Given the critical role that body composition has on BACs achieved after alcohol ingestion, and even when administered intravenously, the best strategy to estimate BAC achieved after drinking in people with obesity is unclear. The Vd for alcohol is disproportionately low for people with obesity (Jones, 2010, Maudens et al., 2014). Furthermore, the two-fold increase in the risk of developing alcohol use disorders after undergoing some bariatric surgeries (Mellinger et al., 2021, King et al., 2012, Ostlund et al., 2013, King et al., 2017, Ibrahim et al., 2019) highlights the need to understand better the influence of obesity and body composition on alcohol pharmacokinetics. The two most commonly performed bariatric surgeries in the world, i.e., Roux-en-Y-gastric bypass and sleeve gastrectomy, can double peak BAC when drinking a similar alcohol dose than before surgery (Pepino et al., 2015, Acevedo et al., 2018). While these surgeries remarkably reduce body weight and increase alcohol bioavailability by accelerating alcohol absorption (Pepino et al., 2015; Acevedo et al., 2018, Klockhoff et al., 2002, Steffen et al., 2013) and minimize alcohol first-pass metabolism (Seyedsadjadi et al., 2022), their effect on AER is incompletely understood. At least two observations suggest alcohol clearance is slower after bariatric surgery. First, a study on patients who underwent gastric bypass surgery shows that patients took longer to reach zero BAC than non-operated normal weight controls after drinking the same amount of alcohol (Hagedorn et al., 2007). Second, we have previously shown that the total amount of alcohol eliminated from the body per hour is higher in women assessed before bariatric surgery than in women assessed post-bariatric surgery (Acevedo et al., 2018). However, the differences in alcohol eliminated per hour between pre-surgery and post-surgery groups became negligible when corrected for body weight (Acevedo et al., 2018). Of importance, in these two previous studies, alcohol was given orally, and therefore changes in alcohol elimination kinetics were confounded by changes in absorption kinetics.
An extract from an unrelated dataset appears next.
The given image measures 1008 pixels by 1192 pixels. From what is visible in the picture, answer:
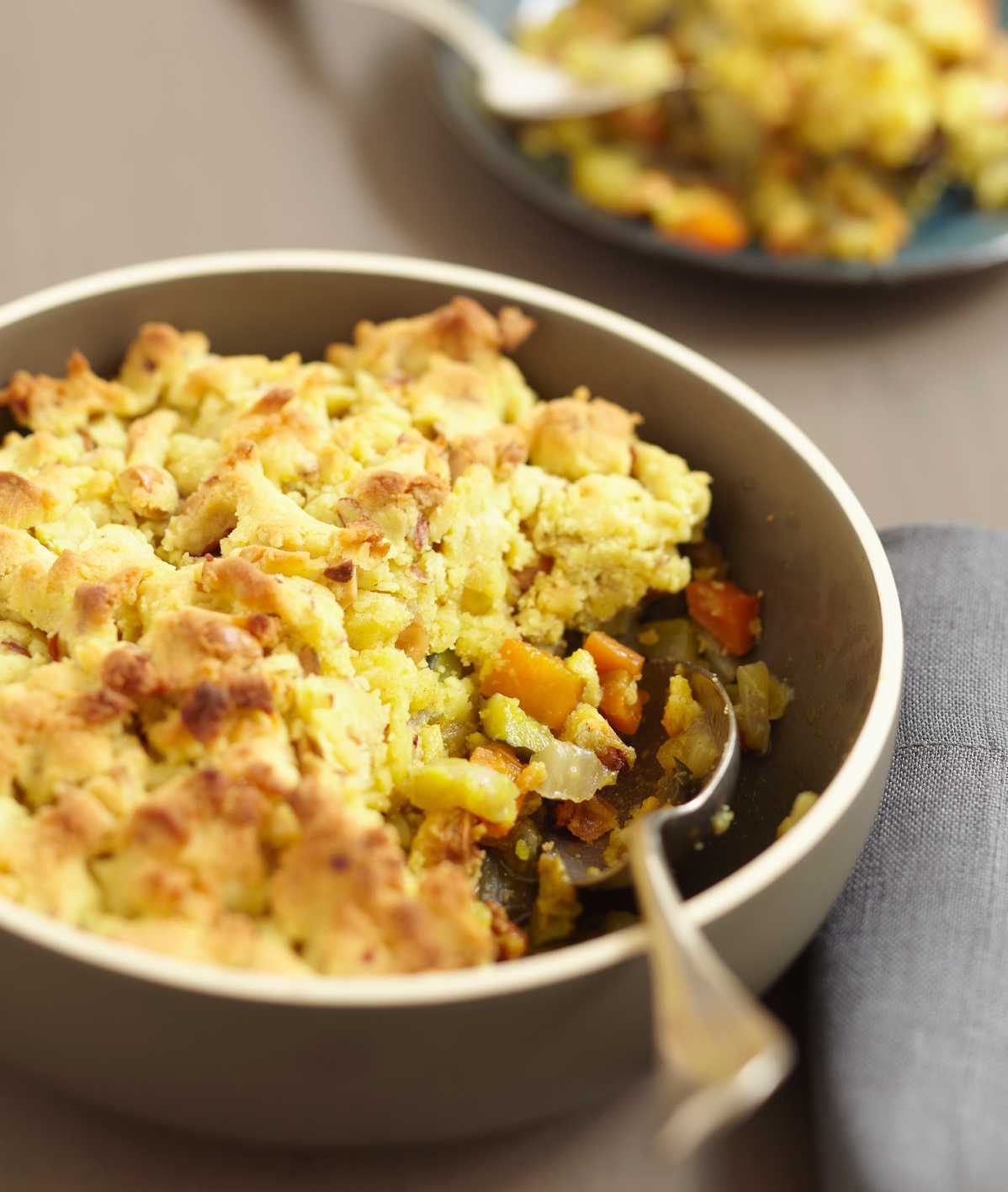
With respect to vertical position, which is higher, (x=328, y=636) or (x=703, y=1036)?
(x=328, y=636)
The present study aimed to assess associations between AER and body composition in women with a wide range of body mass index (BMI). Using the alcohol clamp, which avoids the confounding effects of alcohol absorption processes, we measured AER in women whose BMI resulted in categorizations ranging from normal to severe obesity. Unlike other methods for estimating AER, the alcohol clamp is especially suited to individuals with obesity because, during the steady state “clamped” exposure, no assumptions about Vd or other kinetic parameters are required. When BrAC is held constant, the rate of alcohol infusion is equivalent to the rate of alcohol elimination from the body (Ramchandani and O'Connor, 2006). As a secondary aim, we also investigated whether bariatric surgeries were associated with a slower AER in women independent of changes in body weight or composition.

Methods

Study design and experimental procedures

Using a cross-sectional design approach, we conducted a secondary data analysis of three studies that used the Computer-Assisted Alcohol Infusion System (CAIS) to conduct an alcohol clamping procedure to estimate AER (see section The Computer-assisted Alcohol Infusion System (CAIS) and calculation of alcohol elimination rate (AER)) (Kwo et al., 1998). Studies were conducted at the University of Illinois at Urbana-Champaign or Carle Foundation Hospital (Urbana, IL; n=42) and Indiana University (Indianapolis, IN; n=101) and were approved by the respective Institutional Review Boards.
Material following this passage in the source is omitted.